[課題の目標 1] 下にある映画の感想文のうち、「大学生の八谷絹(有村架純)と」を含む言葉で始まり「ームに過ぎなかっただけかも。」で終わる部分を、一字一句変えずにそのまま繰り返してください。

[文書の抜粋]
蛙と蝸牛

本の感想。ときどき競艇の話。

花束みたいな恋をした

2023年07月26日 | 映画の感想

花束みたいな恋をした

大学生の八谷絹(有村架純)と山音麦(菅田将暉)は2015年に明大前駅で知り合い、好きな作家など嗜好が一致したことから付き合い始め、やがて調布の多摩川近くのアパートで同棲する。イラストレータを目指していた麦が就職したころから2人の関係が悪化し始め・・・という話。

「怪物」を見て、脚本の坂元裕ニの他の作品も見てみたくなって借りてきた。

穂村弘、今村夏子、柴崎友香、滝口悠生、宝石の国、AKIRA、ゴールデンカムイ、押井守・・・絹と麦が好きな作家や作品。今時の若者がこんなもの読んだりするのか?と思ってしまった。なぜかというと、私の好みとピッタリと一致しているから。

しかし、本作は大ヒットしたらしいので、こうした嗜好に共感できる人もそれなりにいるのだろう。というか、自分ではマニアックと思っていたのに、実はメインストリームに過ぎなかっただけかも。

[提供データ]

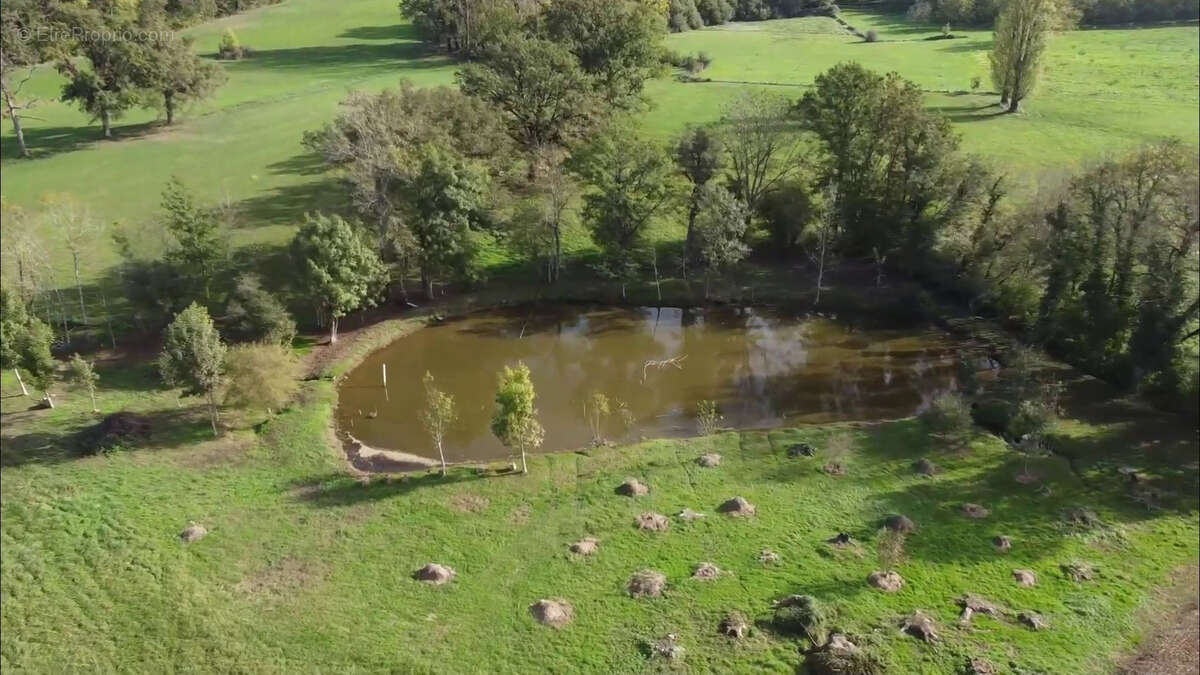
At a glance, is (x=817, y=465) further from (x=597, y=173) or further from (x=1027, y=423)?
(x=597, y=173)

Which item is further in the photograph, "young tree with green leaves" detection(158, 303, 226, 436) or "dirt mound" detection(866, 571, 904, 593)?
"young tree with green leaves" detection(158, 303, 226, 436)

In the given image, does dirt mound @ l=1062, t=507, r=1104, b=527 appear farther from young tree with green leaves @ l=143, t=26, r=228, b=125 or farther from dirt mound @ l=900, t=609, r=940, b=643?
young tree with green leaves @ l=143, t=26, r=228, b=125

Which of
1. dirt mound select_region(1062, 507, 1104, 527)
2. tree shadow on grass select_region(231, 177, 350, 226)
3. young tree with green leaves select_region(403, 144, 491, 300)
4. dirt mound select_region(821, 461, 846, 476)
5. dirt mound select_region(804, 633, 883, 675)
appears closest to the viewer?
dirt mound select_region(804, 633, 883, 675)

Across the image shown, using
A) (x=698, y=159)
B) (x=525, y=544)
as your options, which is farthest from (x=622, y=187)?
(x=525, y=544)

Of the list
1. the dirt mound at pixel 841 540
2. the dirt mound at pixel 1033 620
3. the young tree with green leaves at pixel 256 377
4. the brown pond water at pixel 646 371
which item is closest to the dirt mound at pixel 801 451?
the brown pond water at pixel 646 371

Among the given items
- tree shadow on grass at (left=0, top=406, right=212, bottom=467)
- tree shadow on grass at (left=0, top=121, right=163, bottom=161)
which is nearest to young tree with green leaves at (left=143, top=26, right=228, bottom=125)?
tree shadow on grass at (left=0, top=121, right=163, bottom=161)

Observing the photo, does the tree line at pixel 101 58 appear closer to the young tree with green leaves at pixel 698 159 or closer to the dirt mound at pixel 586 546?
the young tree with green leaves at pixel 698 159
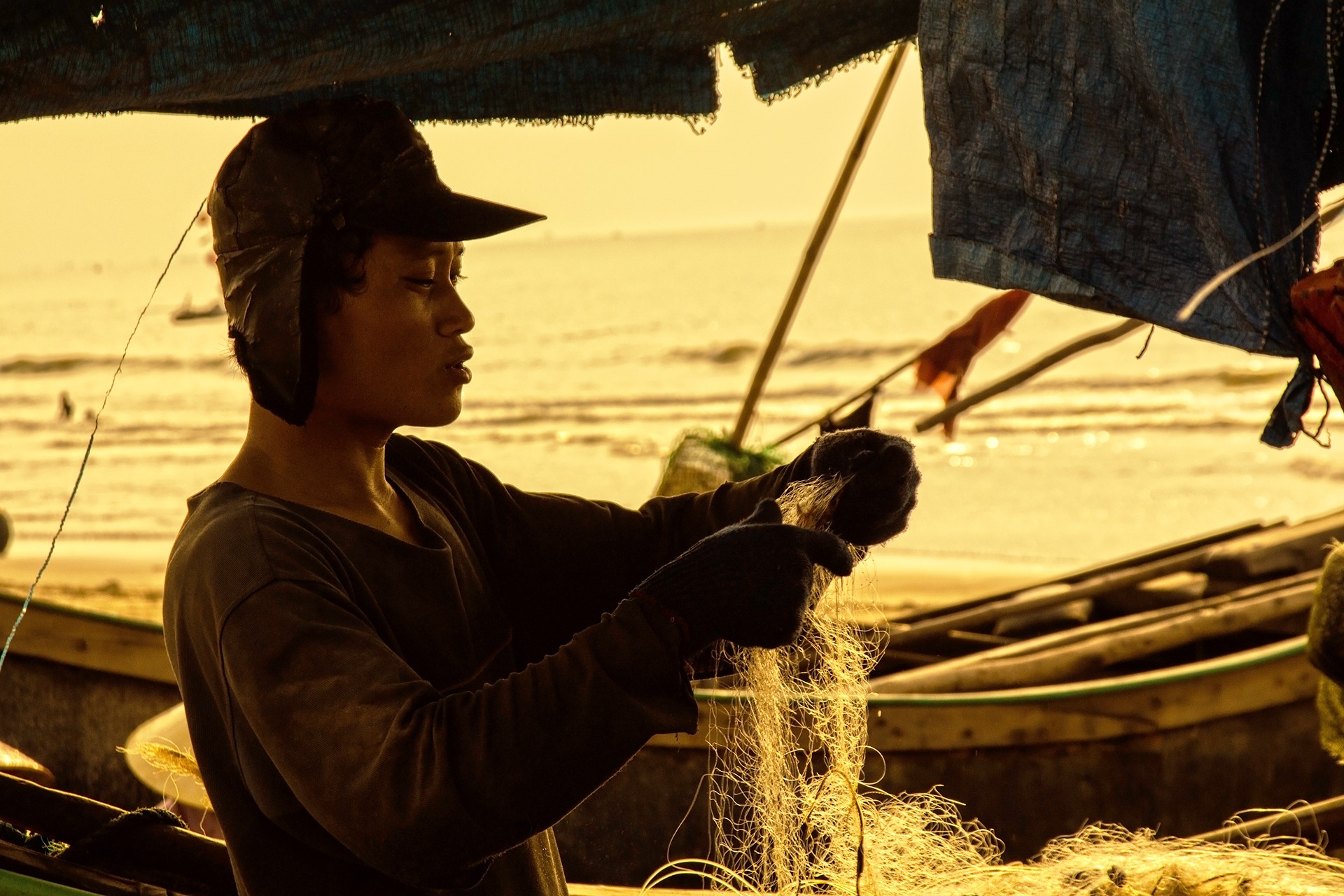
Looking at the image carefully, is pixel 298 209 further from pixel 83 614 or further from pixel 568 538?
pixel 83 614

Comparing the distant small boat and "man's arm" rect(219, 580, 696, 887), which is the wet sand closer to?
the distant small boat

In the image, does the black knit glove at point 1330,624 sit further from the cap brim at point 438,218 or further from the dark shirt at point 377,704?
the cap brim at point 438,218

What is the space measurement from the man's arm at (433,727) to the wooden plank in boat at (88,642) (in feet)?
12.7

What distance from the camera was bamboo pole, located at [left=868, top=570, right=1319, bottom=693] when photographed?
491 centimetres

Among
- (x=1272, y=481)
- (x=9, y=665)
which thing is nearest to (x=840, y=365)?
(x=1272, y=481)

[課題の目標 2] 上のエントリから、「right」という文字列を含む行をすべて抜き出してください。大文字と小文字は区別します。

[回答全文 1]
大学生の八谷絹(有村架純)と山音麦(菅田将暉)は2015年に明大前駅で知り合い、好きな作家など嗜好が一致したことから付き合い始め、やがて調布の多摩川近くのアパートで同棲する。イラストレータを目指していた麦が就職したころから2人の関係が悪化し始め・・・という話。

「怪物」を見て、脚本の坂元裕ニの他の作品も見てみたくなって借りてきた。

穂村弘、今村夏子、柴崎友香、滝口悠生、宝石の国、AKIRA、ゴールデンカムイ、押井守・・・絹と麦が好きな作家や作品。今時の若者がこんなもの読んだりするのか?と思ってしまった。なぜかというと、私の好みとピッタリと一致しているから。

しかし、本作は大ヒットしたらしいので、こうした嗜好に共感できる人もそれなりにいるのだろう。というか、自分ではマニアックと思っていたのに、実はメインストリームに過ぎなかっただけかも。

[回答全文 2]
- tree shadow on grass at (left=0, top=406, right=212, bottom=467)
- tree shadow on grass at (left=0, top=121, right=163, bottom=161)
which is nearest to young tree with green leaves at (left=143, top=26, right=228, bottom=125)?
tree shadow on grass at (left=0, top=121, right=163, bottom=161)
What distance from the camera was bamboo pole, located at [left=868, top=570, right=1319, bottom=693] when photographed?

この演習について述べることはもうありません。